Morningstar shared a few steps to building a minimalist portfolio.

My friends at CreditCardGenius highlighted Tim Hortons will soon have a credit card!

On the subject of goals, Henry Mah gave some thanks to DIY investor Tom Connolly.

“I do indeed feel that I owe much of my success to the teachings and lessons learned over fifty years ago. I also owe a debt to Tom Connolly who got me started in the right direction, at the right time.”

You might recall Henry Mah is a passionate DIY investor who authored this book and more:

Your TFSA Compounder – Work Your TFSA Harder So You Can Retire Sooner

Dividend Growth Investor shared some reasons to invest for retirement, as early as possible.

…like GenY Money does. Boom!

May 2023 Dividend Income Update

On Cashflows & Portfolios, we highlighted how your passion project could help you retire much earlier while navigating any nasty financial surprises like higher interest rates, higher inflation and higher taxation. 

One of my case studies was for this reader – who was single and wondered if they have a chance to retire at age 55 on one income?

I’m single – is it possible to retire at age 55?

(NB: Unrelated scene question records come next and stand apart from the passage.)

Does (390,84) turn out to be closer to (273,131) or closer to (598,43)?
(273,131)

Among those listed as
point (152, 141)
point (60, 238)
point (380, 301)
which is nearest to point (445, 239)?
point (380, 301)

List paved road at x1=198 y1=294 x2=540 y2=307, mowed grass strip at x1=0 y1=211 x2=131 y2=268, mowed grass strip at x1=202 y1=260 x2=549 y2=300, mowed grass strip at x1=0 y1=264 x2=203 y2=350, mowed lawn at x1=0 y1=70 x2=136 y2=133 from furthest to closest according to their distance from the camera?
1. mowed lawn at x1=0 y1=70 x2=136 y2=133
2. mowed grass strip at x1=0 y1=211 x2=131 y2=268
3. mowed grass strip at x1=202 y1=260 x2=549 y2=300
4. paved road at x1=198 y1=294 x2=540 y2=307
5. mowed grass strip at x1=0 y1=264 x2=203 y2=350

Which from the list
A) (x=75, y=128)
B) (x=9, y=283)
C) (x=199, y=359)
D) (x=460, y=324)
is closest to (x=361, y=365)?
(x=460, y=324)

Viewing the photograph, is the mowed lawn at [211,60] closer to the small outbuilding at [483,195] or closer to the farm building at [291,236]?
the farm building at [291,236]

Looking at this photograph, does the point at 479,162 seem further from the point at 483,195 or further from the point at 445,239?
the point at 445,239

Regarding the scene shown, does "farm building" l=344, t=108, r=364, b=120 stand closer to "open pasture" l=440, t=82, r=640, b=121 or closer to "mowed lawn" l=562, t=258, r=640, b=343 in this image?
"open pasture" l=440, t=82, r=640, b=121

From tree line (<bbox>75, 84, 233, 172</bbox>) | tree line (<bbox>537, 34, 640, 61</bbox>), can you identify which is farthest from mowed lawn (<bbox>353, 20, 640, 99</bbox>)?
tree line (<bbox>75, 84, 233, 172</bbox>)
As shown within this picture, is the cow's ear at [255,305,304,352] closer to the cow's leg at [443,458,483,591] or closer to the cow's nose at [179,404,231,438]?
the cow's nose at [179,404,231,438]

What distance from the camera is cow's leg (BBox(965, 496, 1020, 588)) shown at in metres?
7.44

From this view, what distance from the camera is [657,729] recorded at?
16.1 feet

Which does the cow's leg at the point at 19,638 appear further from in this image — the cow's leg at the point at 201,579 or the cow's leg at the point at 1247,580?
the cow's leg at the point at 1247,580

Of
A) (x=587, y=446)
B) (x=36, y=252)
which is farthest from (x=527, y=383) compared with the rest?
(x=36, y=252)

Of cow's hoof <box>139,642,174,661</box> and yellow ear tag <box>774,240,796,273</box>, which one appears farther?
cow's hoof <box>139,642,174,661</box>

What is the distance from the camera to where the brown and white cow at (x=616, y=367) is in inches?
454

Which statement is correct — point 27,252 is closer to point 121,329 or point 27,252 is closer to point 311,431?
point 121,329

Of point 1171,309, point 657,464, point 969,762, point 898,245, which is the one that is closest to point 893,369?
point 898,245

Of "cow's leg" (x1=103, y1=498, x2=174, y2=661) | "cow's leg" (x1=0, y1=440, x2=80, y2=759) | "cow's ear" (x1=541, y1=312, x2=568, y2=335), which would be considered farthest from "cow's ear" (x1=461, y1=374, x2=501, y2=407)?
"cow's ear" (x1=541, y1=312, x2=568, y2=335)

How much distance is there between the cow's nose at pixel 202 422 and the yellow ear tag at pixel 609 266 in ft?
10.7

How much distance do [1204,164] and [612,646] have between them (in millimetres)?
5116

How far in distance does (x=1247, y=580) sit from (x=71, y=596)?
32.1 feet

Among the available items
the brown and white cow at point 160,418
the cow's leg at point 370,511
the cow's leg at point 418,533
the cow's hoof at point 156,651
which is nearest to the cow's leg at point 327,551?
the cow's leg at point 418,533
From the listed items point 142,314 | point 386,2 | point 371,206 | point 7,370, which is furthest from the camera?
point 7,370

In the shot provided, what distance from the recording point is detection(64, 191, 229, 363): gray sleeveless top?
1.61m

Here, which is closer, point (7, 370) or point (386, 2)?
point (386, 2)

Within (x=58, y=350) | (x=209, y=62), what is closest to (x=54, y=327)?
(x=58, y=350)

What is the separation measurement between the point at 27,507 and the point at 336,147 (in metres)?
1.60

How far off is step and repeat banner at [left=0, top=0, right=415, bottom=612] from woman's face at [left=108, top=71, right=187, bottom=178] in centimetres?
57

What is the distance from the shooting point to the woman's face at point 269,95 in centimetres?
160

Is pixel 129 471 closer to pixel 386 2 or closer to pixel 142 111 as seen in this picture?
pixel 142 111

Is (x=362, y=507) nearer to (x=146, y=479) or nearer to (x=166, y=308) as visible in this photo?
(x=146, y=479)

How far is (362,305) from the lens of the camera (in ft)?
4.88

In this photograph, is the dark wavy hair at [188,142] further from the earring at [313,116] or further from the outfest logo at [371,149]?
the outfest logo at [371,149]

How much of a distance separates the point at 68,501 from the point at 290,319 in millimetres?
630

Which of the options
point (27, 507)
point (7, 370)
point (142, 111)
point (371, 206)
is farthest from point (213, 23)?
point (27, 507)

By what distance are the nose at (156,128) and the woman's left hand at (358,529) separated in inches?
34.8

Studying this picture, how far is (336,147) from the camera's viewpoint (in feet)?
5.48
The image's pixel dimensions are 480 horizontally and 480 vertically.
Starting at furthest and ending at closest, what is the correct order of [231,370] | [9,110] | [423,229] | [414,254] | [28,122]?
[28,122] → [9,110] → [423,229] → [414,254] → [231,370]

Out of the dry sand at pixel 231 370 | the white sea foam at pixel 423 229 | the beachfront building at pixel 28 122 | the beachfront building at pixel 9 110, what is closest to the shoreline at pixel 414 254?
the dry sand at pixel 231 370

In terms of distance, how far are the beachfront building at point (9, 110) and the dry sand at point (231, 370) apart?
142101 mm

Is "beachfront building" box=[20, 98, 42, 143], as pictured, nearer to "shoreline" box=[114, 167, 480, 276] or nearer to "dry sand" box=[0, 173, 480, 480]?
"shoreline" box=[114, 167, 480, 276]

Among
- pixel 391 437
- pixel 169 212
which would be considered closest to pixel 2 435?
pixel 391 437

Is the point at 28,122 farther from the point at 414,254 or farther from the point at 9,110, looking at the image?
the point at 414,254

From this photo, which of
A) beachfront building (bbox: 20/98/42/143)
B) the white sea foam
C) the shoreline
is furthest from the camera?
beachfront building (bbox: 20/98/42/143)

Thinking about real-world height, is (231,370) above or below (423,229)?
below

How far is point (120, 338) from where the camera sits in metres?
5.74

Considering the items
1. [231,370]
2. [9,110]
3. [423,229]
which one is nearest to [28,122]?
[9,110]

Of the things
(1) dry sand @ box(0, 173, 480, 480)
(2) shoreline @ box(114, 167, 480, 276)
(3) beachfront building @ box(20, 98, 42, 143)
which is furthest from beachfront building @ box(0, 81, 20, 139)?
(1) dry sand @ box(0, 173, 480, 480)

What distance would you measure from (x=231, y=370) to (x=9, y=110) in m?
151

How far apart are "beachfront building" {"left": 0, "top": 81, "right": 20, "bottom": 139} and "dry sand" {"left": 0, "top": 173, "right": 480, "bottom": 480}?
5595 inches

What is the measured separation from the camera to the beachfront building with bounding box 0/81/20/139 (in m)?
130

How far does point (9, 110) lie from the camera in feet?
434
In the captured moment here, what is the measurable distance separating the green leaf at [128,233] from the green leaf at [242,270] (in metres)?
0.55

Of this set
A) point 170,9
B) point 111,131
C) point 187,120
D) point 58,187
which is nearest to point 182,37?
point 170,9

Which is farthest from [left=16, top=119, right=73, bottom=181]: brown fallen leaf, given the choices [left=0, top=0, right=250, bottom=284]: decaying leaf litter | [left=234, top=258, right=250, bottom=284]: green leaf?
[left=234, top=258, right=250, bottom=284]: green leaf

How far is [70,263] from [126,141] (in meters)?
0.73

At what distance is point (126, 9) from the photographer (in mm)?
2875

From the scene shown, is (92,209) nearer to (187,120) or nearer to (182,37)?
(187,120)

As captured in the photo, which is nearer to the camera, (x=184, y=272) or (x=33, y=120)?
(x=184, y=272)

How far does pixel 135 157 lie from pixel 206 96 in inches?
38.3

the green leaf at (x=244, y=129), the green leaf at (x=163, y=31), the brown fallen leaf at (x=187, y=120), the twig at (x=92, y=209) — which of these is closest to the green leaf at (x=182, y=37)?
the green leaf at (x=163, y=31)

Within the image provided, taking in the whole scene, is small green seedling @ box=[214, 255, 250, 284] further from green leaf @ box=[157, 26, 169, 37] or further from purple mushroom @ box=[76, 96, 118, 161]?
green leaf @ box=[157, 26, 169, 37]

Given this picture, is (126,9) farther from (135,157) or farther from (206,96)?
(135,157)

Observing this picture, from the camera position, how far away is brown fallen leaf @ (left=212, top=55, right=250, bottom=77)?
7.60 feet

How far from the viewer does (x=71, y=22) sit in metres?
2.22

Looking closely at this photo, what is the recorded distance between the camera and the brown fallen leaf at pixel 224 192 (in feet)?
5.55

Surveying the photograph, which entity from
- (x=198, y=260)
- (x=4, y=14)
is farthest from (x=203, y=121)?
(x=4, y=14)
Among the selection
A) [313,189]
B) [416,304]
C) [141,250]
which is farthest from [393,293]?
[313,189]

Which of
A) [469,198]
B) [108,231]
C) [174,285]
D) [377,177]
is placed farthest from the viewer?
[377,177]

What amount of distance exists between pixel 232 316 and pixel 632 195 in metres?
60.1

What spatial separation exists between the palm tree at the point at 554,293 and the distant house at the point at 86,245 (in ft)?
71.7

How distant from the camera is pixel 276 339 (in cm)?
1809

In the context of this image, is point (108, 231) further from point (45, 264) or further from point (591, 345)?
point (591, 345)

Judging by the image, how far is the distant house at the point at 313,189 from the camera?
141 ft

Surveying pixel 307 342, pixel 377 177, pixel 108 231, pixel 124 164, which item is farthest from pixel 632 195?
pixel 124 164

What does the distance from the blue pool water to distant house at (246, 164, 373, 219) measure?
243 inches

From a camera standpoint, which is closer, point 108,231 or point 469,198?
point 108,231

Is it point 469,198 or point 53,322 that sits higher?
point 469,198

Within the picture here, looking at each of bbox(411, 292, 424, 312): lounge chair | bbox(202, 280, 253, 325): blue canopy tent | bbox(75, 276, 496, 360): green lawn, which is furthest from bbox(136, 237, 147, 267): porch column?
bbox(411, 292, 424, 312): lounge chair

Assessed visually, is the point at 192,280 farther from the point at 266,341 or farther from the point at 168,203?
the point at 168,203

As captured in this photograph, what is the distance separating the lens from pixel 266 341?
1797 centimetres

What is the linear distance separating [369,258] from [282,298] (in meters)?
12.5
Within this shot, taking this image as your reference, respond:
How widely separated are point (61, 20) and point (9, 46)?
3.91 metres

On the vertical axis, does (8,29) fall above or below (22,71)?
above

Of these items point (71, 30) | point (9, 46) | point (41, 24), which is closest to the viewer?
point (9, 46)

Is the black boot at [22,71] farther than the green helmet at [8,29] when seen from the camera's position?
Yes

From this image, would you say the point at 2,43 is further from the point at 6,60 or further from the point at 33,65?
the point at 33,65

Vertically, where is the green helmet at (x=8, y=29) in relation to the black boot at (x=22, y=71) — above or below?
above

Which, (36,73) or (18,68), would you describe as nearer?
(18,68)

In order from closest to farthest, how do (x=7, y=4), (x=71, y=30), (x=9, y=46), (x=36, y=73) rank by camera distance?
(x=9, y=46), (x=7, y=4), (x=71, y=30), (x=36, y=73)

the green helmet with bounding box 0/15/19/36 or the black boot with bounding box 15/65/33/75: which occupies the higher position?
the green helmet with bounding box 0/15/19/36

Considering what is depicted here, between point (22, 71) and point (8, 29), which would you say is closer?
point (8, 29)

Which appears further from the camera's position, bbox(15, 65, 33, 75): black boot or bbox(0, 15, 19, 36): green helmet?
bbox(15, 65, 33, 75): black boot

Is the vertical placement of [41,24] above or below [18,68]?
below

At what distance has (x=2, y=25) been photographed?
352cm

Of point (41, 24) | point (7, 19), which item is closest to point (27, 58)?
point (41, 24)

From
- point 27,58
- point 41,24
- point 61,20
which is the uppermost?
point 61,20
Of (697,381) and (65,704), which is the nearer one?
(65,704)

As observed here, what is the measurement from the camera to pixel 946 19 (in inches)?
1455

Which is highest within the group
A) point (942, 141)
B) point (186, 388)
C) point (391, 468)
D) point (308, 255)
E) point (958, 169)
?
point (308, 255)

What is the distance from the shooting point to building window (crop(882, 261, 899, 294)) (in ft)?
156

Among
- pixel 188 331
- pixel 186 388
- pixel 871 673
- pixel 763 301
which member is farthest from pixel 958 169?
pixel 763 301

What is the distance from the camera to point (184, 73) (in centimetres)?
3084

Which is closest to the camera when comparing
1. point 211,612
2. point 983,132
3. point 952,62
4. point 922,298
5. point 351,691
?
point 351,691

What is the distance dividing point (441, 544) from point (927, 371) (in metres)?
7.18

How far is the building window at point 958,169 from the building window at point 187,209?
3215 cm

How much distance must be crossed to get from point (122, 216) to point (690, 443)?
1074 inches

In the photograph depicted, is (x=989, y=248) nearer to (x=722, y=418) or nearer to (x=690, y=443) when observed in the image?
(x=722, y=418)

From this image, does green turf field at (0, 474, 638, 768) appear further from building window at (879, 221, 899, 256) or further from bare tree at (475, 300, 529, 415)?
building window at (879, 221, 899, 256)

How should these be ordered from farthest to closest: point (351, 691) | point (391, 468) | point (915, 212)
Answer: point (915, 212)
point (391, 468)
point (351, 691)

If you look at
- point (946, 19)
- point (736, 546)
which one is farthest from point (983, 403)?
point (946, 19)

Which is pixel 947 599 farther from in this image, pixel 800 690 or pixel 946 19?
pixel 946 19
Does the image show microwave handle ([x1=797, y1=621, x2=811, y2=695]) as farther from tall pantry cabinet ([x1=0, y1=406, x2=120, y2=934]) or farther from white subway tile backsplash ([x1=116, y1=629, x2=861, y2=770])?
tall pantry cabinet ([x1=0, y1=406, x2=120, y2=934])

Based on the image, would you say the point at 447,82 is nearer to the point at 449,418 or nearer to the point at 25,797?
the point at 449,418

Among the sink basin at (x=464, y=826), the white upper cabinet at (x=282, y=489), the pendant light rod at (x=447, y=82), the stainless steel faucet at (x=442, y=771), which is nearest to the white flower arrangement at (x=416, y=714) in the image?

Enjoy this and many, many more free case studies are found on my standing Retirement page including a link to my low-cost services to run any retirement projections reports for you too! Contact me anytime to get started. 

Have a great weekend and stay well.


My name is Mark Seed - the founder, editor and owner of My Own Advisor. As my own DIY financial advisor, I'm looking to start semi-retirement soon, sooner than most. Find out how, what I did, and what you can learn to tailor your own financial independence path. Join the newsletter read by thousands each day, always FREE.

4 Responses to "Weekend Reading – Life and work balance"

  1. Thank you Mark. Along with balance in life and work , it is important to always be kind and generous living a life of integrity treating people with respect and dignity. As well, for us, our faith is a guiding principle. Mike

    1. Very well said, Mike! You can lead a very happy life if you are always kind and generous to others! And money can be used as a good tool to help those people who are less fortunate. The more you give, the more you’ll receive (not only more money, but also more happiness)! And life has more meaning when we can help others!